Some African Americans will think twice about voting for President Obama in November after he declared his support for gay marriage, according to Republican Rep. Allen West of Florida.
"I think it's going to cause an incredible discussion in the black community, because, as you know, on Sundays in the black community the most conservative people in America are in those black churches," West told ABC News on Thursday.
"I think it may have been a huge miscalculation, especially when you have 41 states that recognize marriage between one man and one woman, and you just came off an incredible loss to them. Sixty-nine percent voted for [the recent same-sex marriage ban] in North Carolina, which is a key swing state he barely won last time," West said
He noted that even as African Americans overwhelmingly supported Obama in 2008, gay marriage bans passed in both Florida and California.

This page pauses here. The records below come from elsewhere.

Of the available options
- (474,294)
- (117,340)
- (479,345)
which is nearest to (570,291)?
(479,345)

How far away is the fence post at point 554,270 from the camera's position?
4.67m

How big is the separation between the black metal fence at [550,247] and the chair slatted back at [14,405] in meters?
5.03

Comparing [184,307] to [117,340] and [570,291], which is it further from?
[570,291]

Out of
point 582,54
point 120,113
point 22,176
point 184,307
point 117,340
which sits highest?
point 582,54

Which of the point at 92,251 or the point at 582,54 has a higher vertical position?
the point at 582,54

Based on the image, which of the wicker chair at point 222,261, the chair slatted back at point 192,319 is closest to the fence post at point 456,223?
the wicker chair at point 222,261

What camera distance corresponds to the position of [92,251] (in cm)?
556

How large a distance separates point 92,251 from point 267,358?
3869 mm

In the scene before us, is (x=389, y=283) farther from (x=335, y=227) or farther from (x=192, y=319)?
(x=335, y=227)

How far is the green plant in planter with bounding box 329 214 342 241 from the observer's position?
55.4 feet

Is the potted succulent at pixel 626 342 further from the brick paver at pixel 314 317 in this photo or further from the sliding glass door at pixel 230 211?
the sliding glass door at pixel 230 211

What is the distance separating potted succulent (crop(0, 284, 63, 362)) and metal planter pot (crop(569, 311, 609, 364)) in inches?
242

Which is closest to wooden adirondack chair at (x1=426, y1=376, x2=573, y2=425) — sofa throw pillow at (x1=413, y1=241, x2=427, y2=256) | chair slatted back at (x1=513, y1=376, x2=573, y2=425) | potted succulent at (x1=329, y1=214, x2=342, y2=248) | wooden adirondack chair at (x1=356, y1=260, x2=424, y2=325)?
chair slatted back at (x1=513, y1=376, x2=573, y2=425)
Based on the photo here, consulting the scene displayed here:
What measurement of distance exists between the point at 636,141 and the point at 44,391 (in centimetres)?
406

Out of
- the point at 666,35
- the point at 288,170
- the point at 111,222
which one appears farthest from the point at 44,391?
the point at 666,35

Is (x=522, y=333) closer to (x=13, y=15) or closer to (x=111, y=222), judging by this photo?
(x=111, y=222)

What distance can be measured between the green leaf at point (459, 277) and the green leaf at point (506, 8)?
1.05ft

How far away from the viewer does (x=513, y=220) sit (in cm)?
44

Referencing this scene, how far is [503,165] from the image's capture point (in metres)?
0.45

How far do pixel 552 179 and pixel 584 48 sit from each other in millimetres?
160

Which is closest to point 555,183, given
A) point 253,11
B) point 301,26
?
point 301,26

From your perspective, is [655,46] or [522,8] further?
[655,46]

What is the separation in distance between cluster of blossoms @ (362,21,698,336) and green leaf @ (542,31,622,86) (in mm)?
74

African Americans oppose gay marriage 55 percent to 41 percent, while all poll respondents support it 52 percent to 43 percent, according to an ABC News poll taken in March. While 94 percent of black voters in California supported Obama in 2008, 70 percent also supported the Proposition 8 ban on gay marriage, according to exit polls.
Nationwide, 95 percent of African American voters supported Obama, according to exit polls, comprising 13 percent of the national electorate.
West, a member of the House Tea Party Caucus, is one of Obama's harshest critics, and he criticized the president as forcefully as anyone for his gay-marriage about-face.
"Pres failures are masked by irrelevant pandering as a collectivist who does not respect individual sovereignty. More of the same politics," West tweeted on Wednesday.
The congressman said gay marriage will not be the prime driver of African American discontent with Obama in November.
"The most important statistic in the African American community is 13 percent unemployment," West said.